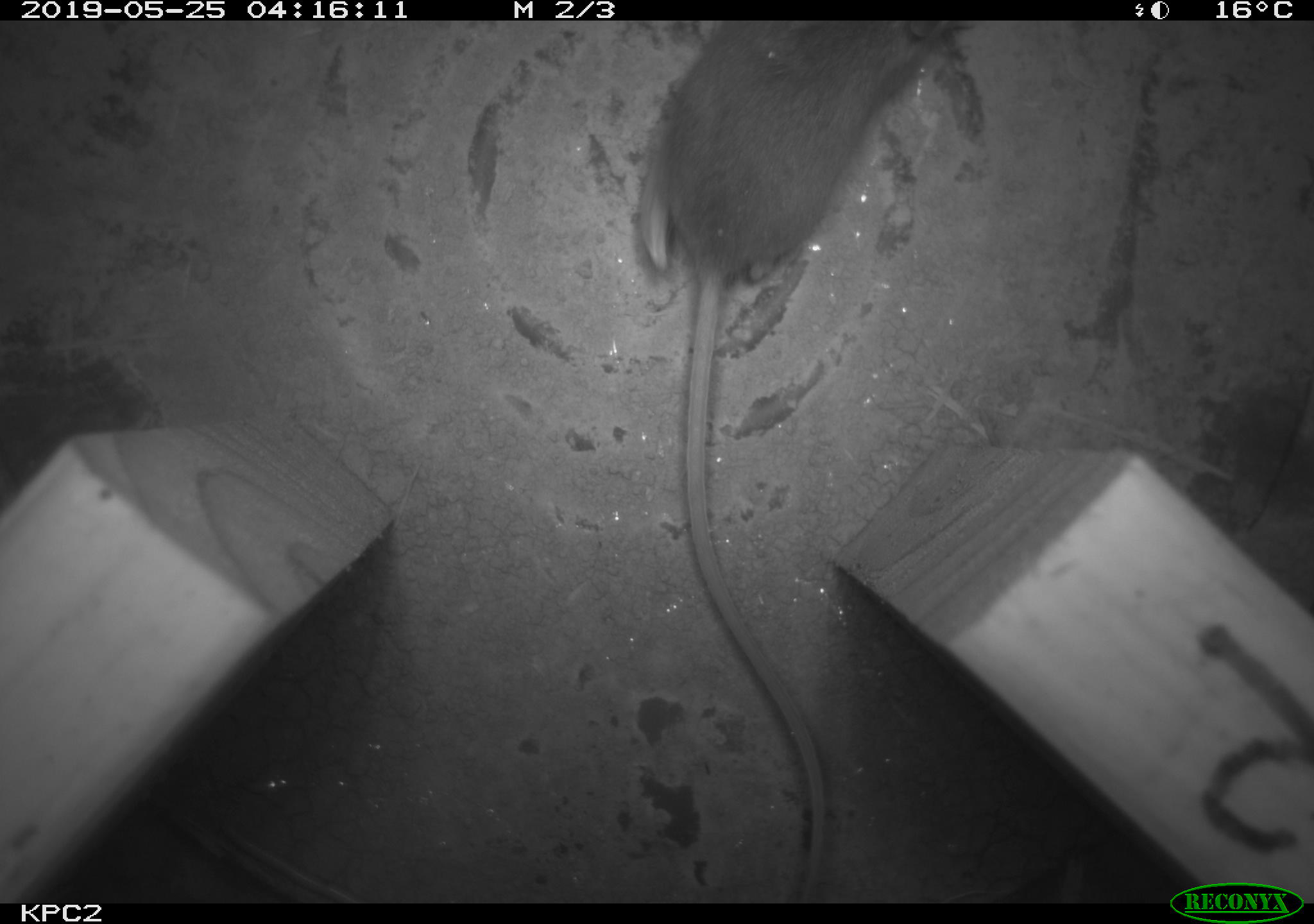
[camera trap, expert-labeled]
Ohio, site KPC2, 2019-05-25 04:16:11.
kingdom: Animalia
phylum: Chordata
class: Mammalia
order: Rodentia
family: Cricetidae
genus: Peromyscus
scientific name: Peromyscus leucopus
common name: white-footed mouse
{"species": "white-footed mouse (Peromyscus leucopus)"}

• • • •

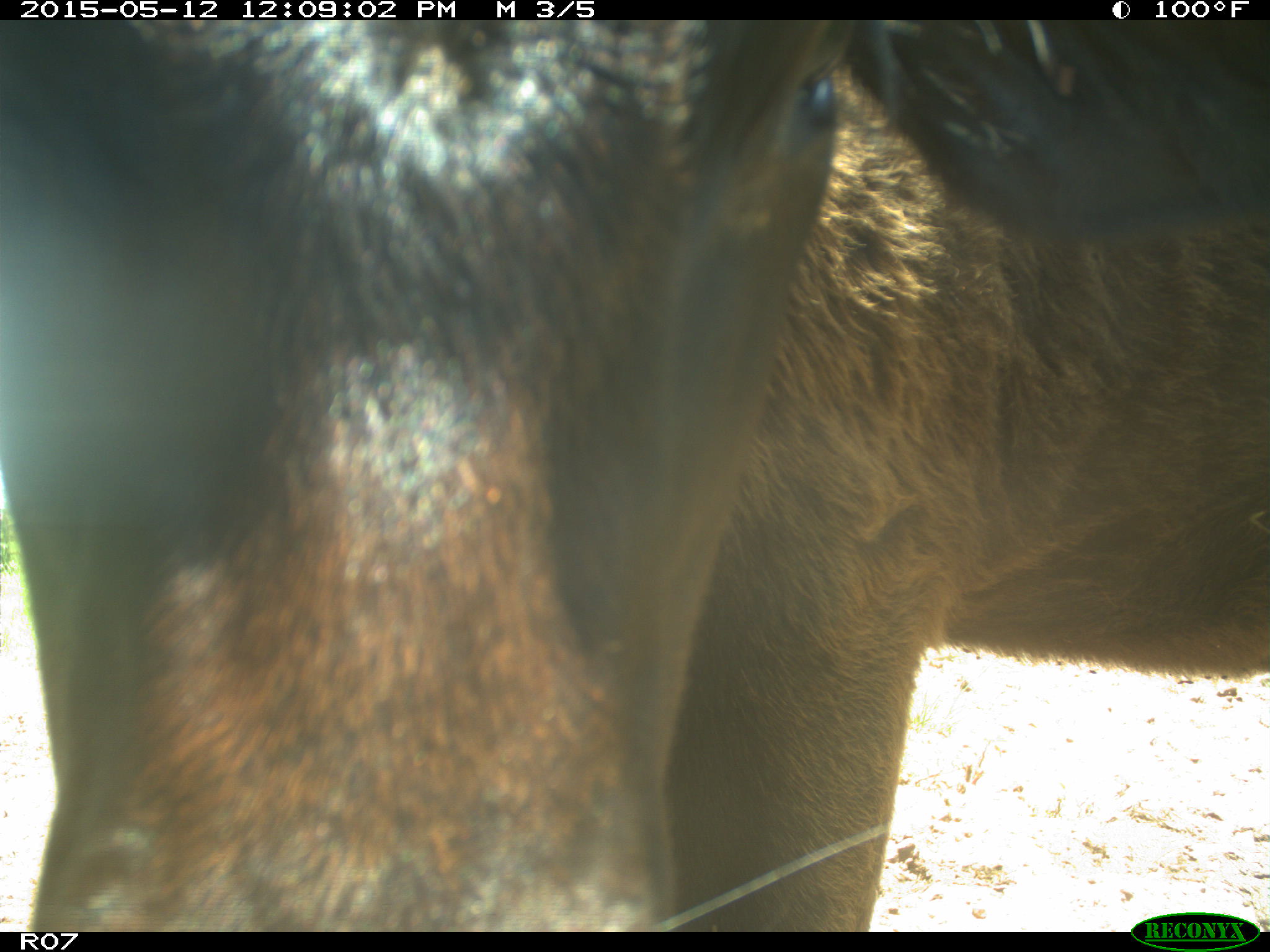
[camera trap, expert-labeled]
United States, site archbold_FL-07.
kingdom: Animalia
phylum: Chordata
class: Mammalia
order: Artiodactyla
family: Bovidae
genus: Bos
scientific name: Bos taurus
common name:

• • • •

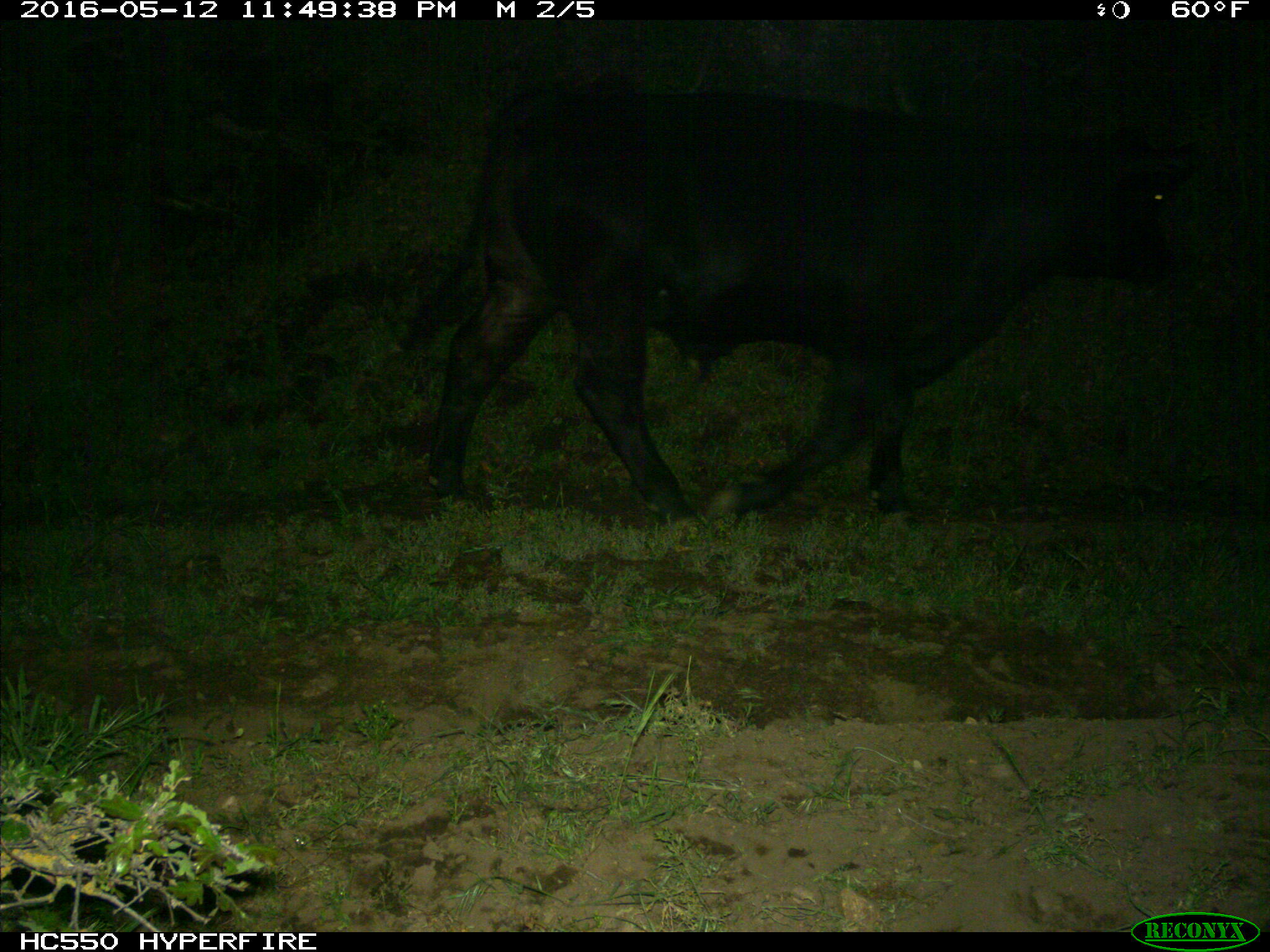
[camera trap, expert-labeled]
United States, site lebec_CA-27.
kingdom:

• • • •

▶ [About this task]
If a line in the entries includes the word "name", copy that line out.

▶ [Written reply]
scientific name: Peromyscus leucopus
common name: white-footed mouse
scientific name: Bos taurus
common name:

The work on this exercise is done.